Apple's secrecy has encouraged much speculation about the company's plans.
What does the year hold for computer operating systems - Windows, Mac OS and Linux? In the Windows world, not much - the next release, Windows 8, probably won't surface before 2012.
It's never too soon to start marketing, however. Microsoft chief executive Steve Ballmer said at the Consumer Electronics Show in Las Vegas a month ago that the next Windows release would run on system-on-a-chip processors such as the one that powers Apple's iPad.
That will be important, no doubt, as Microsoft works out how to get a slice of the tablet action dominated by Apple and, to a lesser extent, devices based on Google's Android operating system. But it doesn't shed any light on the future of the world's dominant PC operating system.
For the growing population of Apple Mac users, a Mac OS X upgrade is promised in the US summer. The present version is called Snow Leopard and, continuing the big-cat theme, Mac OS X Lion will be released in the wild with a range of features borrowed from iOS, the operating system used by Apple's iPhone and iPad.
One of those features, the Mac App Store, is available as an interim Snow Leopard upgrade. After the success of the iTunes App Store, which was first used with the iPhone and has supplied 10 billion downloads, the Mac App Store makes programs for Apple's notebook and desktop computers available by the same means.

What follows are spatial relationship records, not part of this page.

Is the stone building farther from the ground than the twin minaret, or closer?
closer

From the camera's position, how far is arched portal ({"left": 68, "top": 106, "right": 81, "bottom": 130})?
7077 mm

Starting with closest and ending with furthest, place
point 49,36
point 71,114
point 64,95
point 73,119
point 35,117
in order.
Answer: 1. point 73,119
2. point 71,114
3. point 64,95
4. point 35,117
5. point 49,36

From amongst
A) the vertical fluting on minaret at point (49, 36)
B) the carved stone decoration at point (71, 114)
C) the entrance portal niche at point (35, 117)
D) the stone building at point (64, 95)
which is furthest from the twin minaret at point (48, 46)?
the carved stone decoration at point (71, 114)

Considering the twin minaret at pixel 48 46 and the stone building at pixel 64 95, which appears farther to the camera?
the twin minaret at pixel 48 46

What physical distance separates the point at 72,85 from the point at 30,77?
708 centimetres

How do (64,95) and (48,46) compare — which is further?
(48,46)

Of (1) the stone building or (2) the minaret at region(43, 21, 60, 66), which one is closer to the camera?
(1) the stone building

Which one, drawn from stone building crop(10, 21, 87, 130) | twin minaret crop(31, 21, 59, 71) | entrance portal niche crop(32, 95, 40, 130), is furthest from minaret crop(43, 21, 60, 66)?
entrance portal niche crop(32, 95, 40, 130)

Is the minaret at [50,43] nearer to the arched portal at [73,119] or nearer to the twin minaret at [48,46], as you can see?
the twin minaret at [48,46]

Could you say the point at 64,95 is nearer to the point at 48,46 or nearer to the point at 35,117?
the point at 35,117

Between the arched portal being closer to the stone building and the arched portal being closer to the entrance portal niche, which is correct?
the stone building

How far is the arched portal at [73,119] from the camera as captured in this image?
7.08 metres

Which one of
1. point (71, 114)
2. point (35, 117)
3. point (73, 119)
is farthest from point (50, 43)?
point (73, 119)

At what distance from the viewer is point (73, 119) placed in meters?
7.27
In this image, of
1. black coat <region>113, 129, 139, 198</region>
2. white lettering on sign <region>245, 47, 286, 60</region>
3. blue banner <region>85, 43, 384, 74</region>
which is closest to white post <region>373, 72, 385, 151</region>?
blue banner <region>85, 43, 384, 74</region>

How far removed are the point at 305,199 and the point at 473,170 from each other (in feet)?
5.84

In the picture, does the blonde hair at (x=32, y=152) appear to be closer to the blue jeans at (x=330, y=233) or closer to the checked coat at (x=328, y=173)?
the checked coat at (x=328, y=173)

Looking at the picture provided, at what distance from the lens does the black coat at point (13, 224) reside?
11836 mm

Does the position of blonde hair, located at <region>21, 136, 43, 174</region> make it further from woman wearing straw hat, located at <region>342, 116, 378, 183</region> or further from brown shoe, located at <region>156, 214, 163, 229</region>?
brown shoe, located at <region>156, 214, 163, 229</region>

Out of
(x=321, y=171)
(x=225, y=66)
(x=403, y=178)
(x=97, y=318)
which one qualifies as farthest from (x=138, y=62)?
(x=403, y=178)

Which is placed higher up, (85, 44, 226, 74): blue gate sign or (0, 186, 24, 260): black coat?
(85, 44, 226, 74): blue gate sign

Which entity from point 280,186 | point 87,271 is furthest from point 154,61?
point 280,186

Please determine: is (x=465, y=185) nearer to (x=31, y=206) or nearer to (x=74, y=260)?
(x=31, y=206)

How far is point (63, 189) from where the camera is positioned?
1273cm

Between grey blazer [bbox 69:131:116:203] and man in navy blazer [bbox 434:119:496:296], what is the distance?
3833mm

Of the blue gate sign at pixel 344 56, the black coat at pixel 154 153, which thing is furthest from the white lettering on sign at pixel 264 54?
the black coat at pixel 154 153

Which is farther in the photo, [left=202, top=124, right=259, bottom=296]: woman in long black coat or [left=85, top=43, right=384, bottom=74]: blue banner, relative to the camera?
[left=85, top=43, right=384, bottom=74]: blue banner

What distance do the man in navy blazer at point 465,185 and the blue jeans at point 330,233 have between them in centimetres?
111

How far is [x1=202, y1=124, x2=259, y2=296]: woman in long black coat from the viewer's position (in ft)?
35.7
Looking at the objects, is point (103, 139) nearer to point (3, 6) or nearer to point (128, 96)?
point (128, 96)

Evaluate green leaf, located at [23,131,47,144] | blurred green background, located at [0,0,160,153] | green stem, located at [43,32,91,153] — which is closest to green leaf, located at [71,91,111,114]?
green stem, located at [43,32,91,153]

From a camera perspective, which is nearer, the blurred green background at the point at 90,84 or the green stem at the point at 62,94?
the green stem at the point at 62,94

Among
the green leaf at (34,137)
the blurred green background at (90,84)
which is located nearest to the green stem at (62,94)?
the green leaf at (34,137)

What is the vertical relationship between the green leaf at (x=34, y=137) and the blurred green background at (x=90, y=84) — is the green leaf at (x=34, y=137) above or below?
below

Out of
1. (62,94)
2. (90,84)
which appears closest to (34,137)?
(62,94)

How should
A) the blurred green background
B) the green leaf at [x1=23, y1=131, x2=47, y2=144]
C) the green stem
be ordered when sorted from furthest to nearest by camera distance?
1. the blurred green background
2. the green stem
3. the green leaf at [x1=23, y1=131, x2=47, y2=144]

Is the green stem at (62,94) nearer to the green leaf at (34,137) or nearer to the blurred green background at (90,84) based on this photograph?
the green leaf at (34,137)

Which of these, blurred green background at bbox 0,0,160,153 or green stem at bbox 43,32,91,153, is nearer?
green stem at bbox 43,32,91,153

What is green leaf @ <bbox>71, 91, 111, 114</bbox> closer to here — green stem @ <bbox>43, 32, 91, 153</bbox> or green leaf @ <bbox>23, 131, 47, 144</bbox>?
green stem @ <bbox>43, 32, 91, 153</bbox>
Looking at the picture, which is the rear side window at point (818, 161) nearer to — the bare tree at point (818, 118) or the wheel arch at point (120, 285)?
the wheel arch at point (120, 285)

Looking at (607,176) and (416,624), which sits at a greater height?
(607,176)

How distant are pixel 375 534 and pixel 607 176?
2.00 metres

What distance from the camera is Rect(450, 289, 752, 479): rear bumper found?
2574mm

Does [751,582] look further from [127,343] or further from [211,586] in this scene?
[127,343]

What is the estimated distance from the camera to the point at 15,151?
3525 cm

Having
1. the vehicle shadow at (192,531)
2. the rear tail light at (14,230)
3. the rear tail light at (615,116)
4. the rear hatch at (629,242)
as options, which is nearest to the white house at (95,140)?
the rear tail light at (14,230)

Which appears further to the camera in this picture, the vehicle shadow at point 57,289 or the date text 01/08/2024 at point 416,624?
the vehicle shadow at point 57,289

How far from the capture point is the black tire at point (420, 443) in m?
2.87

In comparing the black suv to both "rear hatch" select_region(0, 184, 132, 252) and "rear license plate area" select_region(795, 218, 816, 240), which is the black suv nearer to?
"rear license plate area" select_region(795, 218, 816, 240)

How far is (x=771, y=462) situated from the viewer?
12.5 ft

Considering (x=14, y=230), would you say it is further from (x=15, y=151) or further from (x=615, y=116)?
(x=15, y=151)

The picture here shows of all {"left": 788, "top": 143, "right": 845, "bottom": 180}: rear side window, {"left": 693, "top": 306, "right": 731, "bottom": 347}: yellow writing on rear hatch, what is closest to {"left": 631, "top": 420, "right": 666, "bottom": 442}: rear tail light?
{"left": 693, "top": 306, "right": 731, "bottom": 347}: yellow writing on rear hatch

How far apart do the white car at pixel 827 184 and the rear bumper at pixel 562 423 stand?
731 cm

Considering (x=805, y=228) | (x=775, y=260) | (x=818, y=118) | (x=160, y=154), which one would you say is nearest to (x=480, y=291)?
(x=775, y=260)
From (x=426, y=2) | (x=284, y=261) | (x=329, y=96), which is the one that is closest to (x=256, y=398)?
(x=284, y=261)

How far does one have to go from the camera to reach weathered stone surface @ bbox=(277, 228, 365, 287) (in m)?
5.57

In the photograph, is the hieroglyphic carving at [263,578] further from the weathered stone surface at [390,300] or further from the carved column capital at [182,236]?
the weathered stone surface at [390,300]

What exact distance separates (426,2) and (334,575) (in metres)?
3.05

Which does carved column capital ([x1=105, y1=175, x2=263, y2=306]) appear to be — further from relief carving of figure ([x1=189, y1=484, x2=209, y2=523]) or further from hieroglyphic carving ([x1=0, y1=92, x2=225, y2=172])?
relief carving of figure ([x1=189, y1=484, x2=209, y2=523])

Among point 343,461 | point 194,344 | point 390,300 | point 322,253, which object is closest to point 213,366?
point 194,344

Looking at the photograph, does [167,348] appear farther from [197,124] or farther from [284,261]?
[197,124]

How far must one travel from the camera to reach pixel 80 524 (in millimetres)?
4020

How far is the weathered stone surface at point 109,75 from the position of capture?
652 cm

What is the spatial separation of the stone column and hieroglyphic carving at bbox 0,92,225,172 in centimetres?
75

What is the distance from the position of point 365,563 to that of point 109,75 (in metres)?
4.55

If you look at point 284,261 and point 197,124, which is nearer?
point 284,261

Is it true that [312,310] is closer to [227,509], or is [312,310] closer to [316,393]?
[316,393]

Mac Store Opening day on January 7 saw about a million downloads, according to Apple boss Steve Jobs, one of the most popular being the Chopper 2 game, from Wellington developer David Frampton. The Mac Rumors website reports 30,000 copies of Chopper 2 were sold at US99c a pop, 70 per cent of which the developer pockets.
Lion will also get Launchpad, an iPad-like one-click way of displaying all of a Mac's applications; also like the iPad, applications will be displayed full-screen, with switching from one to another done by a swipe of a trackpad; and with another swipe, Mission Control will provide a new way of seeing everything that is running on the Mac.
If Microsoft is prone to leaks about forthcoming products - unofficial word of Windows 8 began trickling out in the middle of last year - Apple is secretive in the extreme. Filling the information void are a variety of websites willing to speculate on the tiniest clue about Apple's plans.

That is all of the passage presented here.